Ci sono comunque dei pericoli che non vanno sottovalutati. In un teatro di guerra ridotto come quello siriano, c’è una quantità di attori incredibilmente alta, e con agende spesso contrapposte. Stati Uniti, Francia, Gran Bretagna, Russia, Israele, Iran, Arabia Saudita, Emirati Arabi Uniti, Turchia, senza dimenticare i curdi e lo Stato Islamico. La frammentazione delle forze siriane – ognuna con un proprio sistema di alleanze, regionali e internazionali – rende la situazione ancora più confusa. E quindi, se per esempio Francia e Gran Bretagna combattono una guerra reminescente delle vecchie ambizioni coloniali (e della necessità di “esserci”, mentre il controllo di territori e pozzi petroliferi dell’Isis si dissolve), Israele sta combattendo tutt’altra battaglia: quella contro l’Iran e le milizie sciite sempre più essenziali nella sopravvivenza politica e militare del regime di Assad.

Ancora più complesse e contraddittorie le ragioni che governano l’azione americana. Nel nord-ovest i turchi hanno preso Afrin e ora minacciano Manbij, dove le forze curde sono alleate con gli Stati Uniti in funzione anti-Isis. Washington rischia di trovarsi ai ferri corti con Ankara, un alleato Nato essenziale sul cui territorio si trova una base aerea essenziale, quella di Incirlik. Altra questione indissolubilmente legata alla Siria è ovviamente quella iraniana. Il nuovo consigliere alla sicurezza nazionale, John Bolton, spinge perché gli Stati Uniti denuncino una volta per tutte il trattato sul nucleare iraniano. Fonti del Pentagono hanno fatto sapere che proprio Bolton, in questi giorni, ha chiesto con insistenza che la rappresaglia americana in Siria colpisse anche obiettivi militari iraniani: una sorta di avvertimento a Teheran, in attesa dello scontro diplomatico sul nucleare. James Mattis, il segretario alla difesa, ha resistito, ma non è detto che la prossima volta Mattis ce la farà a tenere testa alle ambizioni militariste di una parte dell’amministrazione (o anche semplicemente che Mattis sarà ancora al suo posto, considerata la velocità con cui Trump sostituisce i suoi collaboratori).

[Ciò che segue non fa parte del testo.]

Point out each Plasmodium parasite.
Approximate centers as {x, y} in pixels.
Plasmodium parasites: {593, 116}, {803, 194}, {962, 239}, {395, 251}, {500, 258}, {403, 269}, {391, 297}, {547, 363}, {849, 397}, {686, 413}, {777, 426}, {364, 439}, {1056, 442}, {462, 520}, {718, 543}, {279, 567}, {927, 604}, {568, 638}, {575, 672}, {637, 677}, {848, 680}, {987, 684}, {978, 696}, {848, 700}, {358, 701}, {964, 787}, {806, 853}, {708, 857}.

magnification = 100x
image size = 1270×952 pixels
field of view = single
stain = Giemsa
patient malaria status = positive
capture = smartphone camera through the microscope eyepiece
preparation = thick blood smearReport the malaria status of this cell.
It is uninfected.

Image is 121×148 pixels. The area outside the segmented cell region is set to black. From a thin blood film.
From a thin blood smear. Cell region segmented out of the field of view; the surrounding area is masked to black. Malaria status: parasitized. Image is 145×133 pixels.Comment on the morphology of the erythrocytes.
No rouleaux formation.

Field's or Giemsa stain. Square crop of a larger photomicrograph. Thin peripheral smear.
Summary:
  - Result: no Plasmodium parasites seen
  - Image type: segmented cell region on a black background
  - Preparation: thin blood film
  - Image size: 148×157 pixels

A tutto questo si deve aggiungere il fatto che la rappresaglia alleata delle scorse ora non sembra aver davvero piegato il regime di Assad. Le celebrazioni a Damasco, dopo l’attacco, mostrano che il presidente siriano resta saldamente al suo posto, senza aver registrato vittime e con un apparato militare e chimico magari indebolito ma ancora vitale e operante. Stati Uniti, Francia e Gran Bretagna hanno detto di essere pronti a colpire di nuovo, nel caso Assad tornasse a usare armi chimiche. Ecco, cosa succederà, nel caso questo avvenisse? Sarà possibile, allora, evitare l’escalation? Anche perché, ulteriore variabile in una situazione già ricca di variabili, alla guida dei tre Paesi occidentali ci sono leader in difficoltà, che potrebbero essere tentati di lanciarsi in avventure internazionali per far dimenticare i problemi interni. La guerra fredda è quindi tornata, come dice António Guterres, con un elemento forte di somiglianza e molte differenze. Simile agli anni della guerra fredda è la difficoltà di comunicazione e gli attriti tra i due maggiori attori, Stati Uniti e Russia. Diverso è il contesto. Oggi non ci sono più due blocchi contrapposti. La scena non è il mondo ma un Paese solo, in cui si affollano molti attori, ognuno con interessi propri e contrastanti, gli uni accanto agli altri. Una mossa sbagliata, un atto imprudente, un errore di calcolo, potrebbero portare a quell’escalation che al momento, tutti, dicono di voler evitare.